Written problem: Output every line of the records below as a JSON list of strings, one string per line, skipping blank lines and leaving out the pictures.

Information provided:
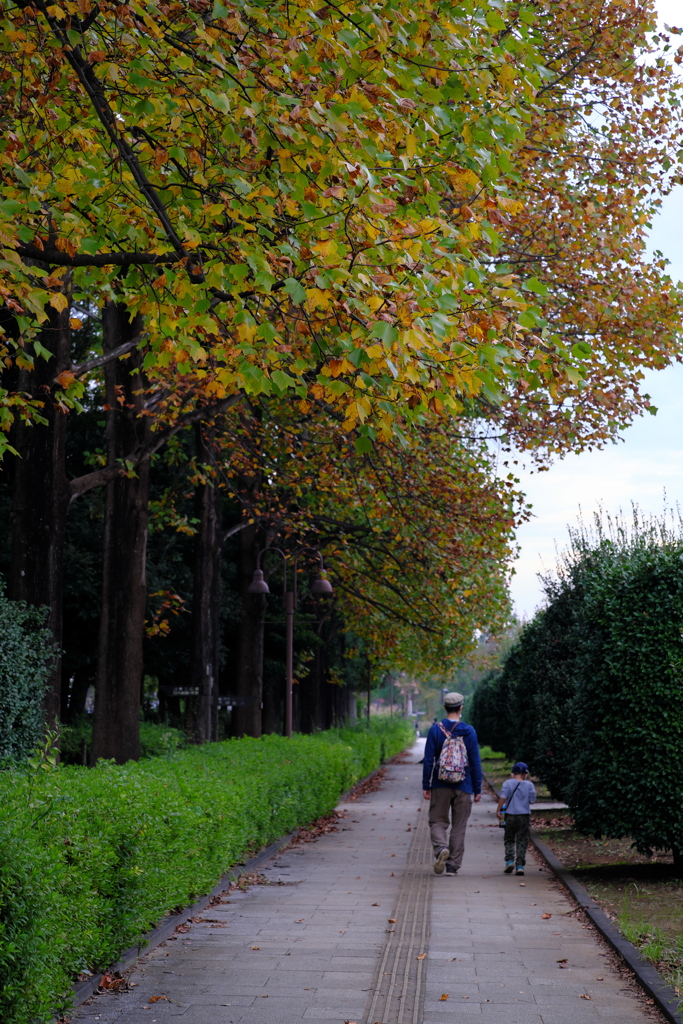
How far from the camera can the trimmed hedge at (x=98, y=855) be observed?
5.11 metres

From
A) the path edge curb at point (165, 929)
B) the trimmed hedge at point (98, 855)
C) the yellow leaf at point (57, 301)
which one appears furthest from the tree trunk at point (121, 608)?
the yellow leaf at point (57, 301)

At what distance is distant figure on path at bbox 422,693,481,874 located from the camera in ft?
41.0

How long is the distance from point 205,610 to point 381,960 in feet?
33.1

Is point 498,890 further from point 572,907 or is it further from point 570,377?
point 570,377

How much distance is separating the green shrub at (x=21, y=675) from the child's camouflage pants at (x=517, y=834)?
566 cm

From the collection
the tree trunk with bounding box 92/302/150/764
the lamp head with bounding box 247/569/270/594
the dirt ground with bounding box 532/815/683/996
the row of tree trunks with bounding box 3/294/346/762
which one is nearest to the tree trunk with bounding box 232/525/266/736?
the lamp head with bounding box 247/569/270/594

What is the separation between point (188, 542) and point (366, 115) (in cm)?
1921

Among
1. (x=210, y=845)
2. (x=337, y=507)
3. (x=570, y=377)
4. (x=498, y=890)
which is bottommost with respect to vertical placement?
(x=498, y=890)

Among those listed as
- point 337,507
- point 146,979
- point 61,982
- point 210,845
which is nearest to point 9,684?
point 210,845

Reply to the exercise:
[
  "How far from the camera can the trimmed hedge at (x=98, y=855) be observed?",
  "5.11 metres",
  "From",
  "A) the path edge curb at point (165, 929)",
  "B) the trimmed hedge at point (98, 855)",
  "C) the yellow leaf at point (57, 301)",
  "which one appears furthest from the tree trunk at point (121, 608)?",
  "the yellow leaf at point (57, 301)",
  "At what distance is distant figure on path at bbox 422,693,481,874 located from the camera in ft?",
  "41.0",
  "How long is the distance from point 205,610 to point 381,960 in feet?",
  "33.1",
  "Is point 498,890 further from point 572,907 or is it further from point 570,377?",
  "point 570,377",
  "How much distance is separating the green shrub at (x=21, y=675) from the child's camouflage pants at (x=517, y=834)?",
  "566 cm",
  "From the collection",
  "the tree trunk with bounding box 92/302/150/764",
  "the lamp head with bounding box 247/569/270/594",
  "the dirt ground with bounding box 532/815/683/996",
  "the row of tree trunks with bounding box 3/294/346/762",
  "which one is nearest to the tree trunk with bounding box 232/525/266/736?",
  "the lamp head with bounding box 247/569/270/594",
  "What is the separation between point (188, 542) and point (366, 115) (in cm)?",
  "1921",
  "Among",
  "1. (x=210, y=845)",
  "2. (x=337, y=507)",
  "3. (x=570, y=377)",
  "4. (x=498, y=890)",
  "which is bottommost with respect to vertical placement?",
  "(x=498, y=890)",
  "Among those listed as",
  "- point 337,507",
  "- point 146,979",
  "- point 61,982",
  "- point 210,845",
  "which is nearest to point 9,684?",
  "point 210,845"
]